:: Task to carry out ::
Take the lines below from the one with "Lady takes fake cumbath at gloryhole" through the one with "Công ty cổ phần" and print only them, exactly. Don't print the pictures.

:: Given information ::
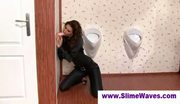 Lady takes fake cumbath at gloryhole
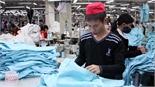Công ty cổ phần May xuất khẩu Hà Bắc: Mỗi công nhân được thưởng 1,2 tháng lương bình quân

---

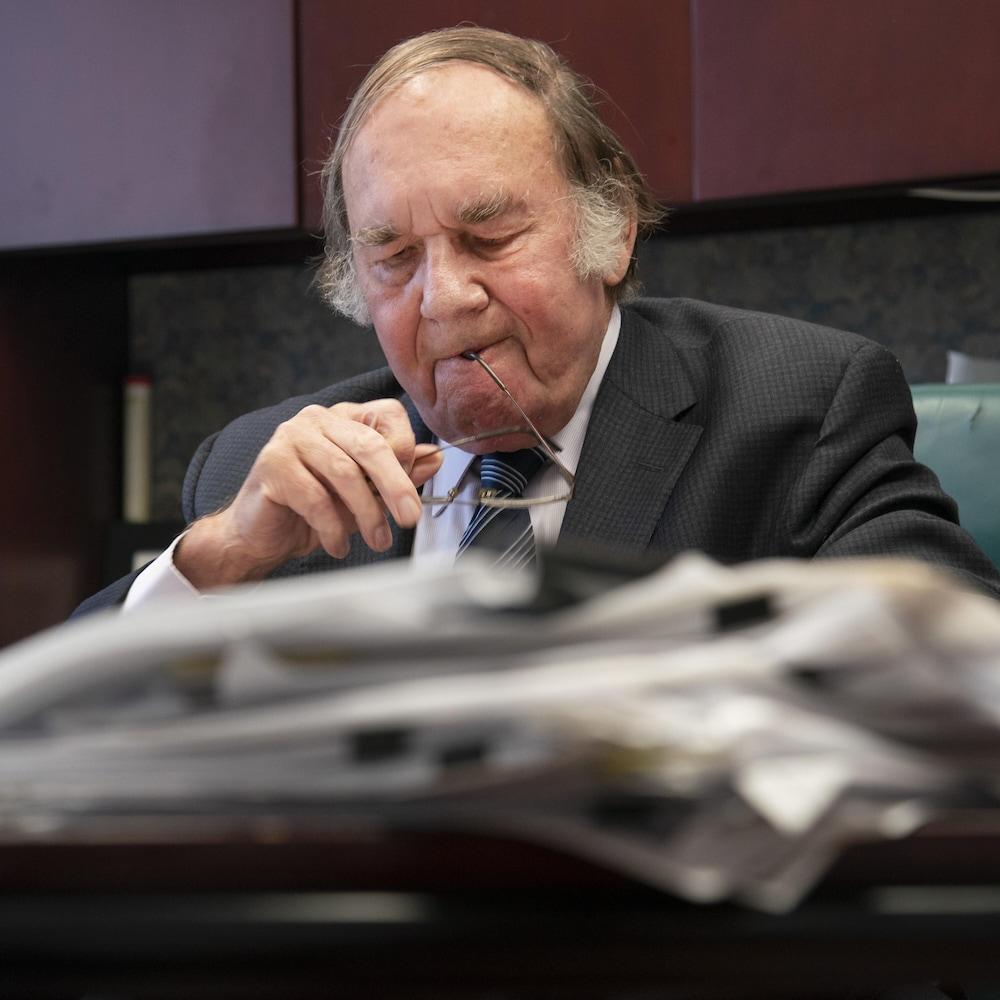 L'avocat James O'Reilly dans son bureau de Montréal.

---

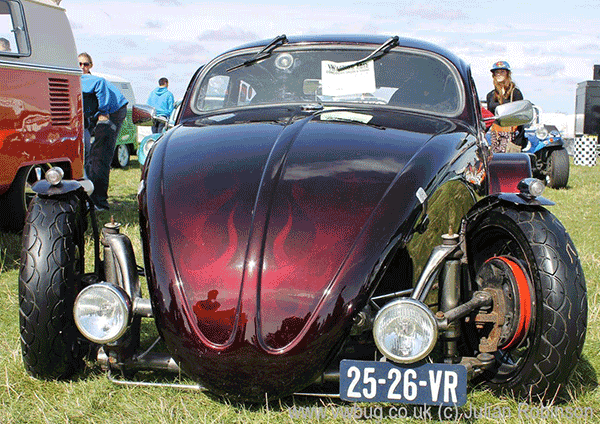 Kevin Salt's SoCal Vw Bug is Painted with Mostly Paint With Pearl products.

:: Solution to this exercise ::
 Lady takes fake cumbath at gloryhole
Công ty cổ phần May xuất khẩu Hà Bắc: Mỗi công nhân được thưởng 1,2 tháng lương bình quân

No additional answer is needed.